Main Ping Tables
As described in the pipeline schemas deployment docs,
data engineering has a process of generating schemas for pings and deploying them to BigQuery. The Main Ping table (telemetry.main
)
is one of those generated tables.
As the number of telemetry probes defined in Firefox grows, so does the number of columns in telemetry.main
. As of January 2021, we have nearly 10,000 columns, and we ingest many terabytes of main ping data per day. This combination of a very wide schema and a high data volume means that BigQuery has to reference metadata for a very large number of files each time it runs a query, even if it only ends up needing to read a small fraction of those files.
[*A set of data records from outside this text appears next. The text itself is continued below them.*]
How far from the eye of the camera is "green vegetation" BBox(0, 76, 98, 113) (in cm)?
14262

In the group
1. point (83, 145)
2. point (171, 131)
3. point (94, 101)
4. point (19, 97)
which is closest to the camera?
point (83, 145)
This has led to a problematic experience for iterative analysis use cases.
To reduce the time for querying main ping data, we have included two new tables: telemetry.main_1pct
, and telemetry.main_nightly
. These can return results for simple queries in a matter of seconds where a logically equivalent query on telemetry.main
may take minutes.
Main Ping Sample: telemetry.main_1pct
This table includes a 1% sample across all channels from telemetry.main
(sample_id = 0
).
It includes 6 months of history.
It includes an additional subsample_id
field that is similar to sample_id
and allows
efficient sampling for even smaller population sizes. The following query would reflect
a 0.01% sample (one thousandth) of the total desktop Firefox population:
SELECT
COUNT(*) AS n
FROM
mozdata.telemetry.main_1pct
WHERE
subsample_id = 0
AND DATE(submission_timestamp) = '2021-01-01'
The choice of implementation for subsample_id
is not particularly well vetted;
it's simply chosen to be a hash that's stable, has a reasonable
avalanche effect, and is different from sample_id
.
The definition is MOD(ABS(FARM_FINGERPRINT(client_id)), 100) AS subsample_id
which is the same approach we use for choosing id_bucket
in Exact MAU tables.
Nightly Main Ping Data: telemetry.main_nightly
This table includes only data from the nightly release channel (normalized_channel = 'nightly'
).
It includes 6 months of history.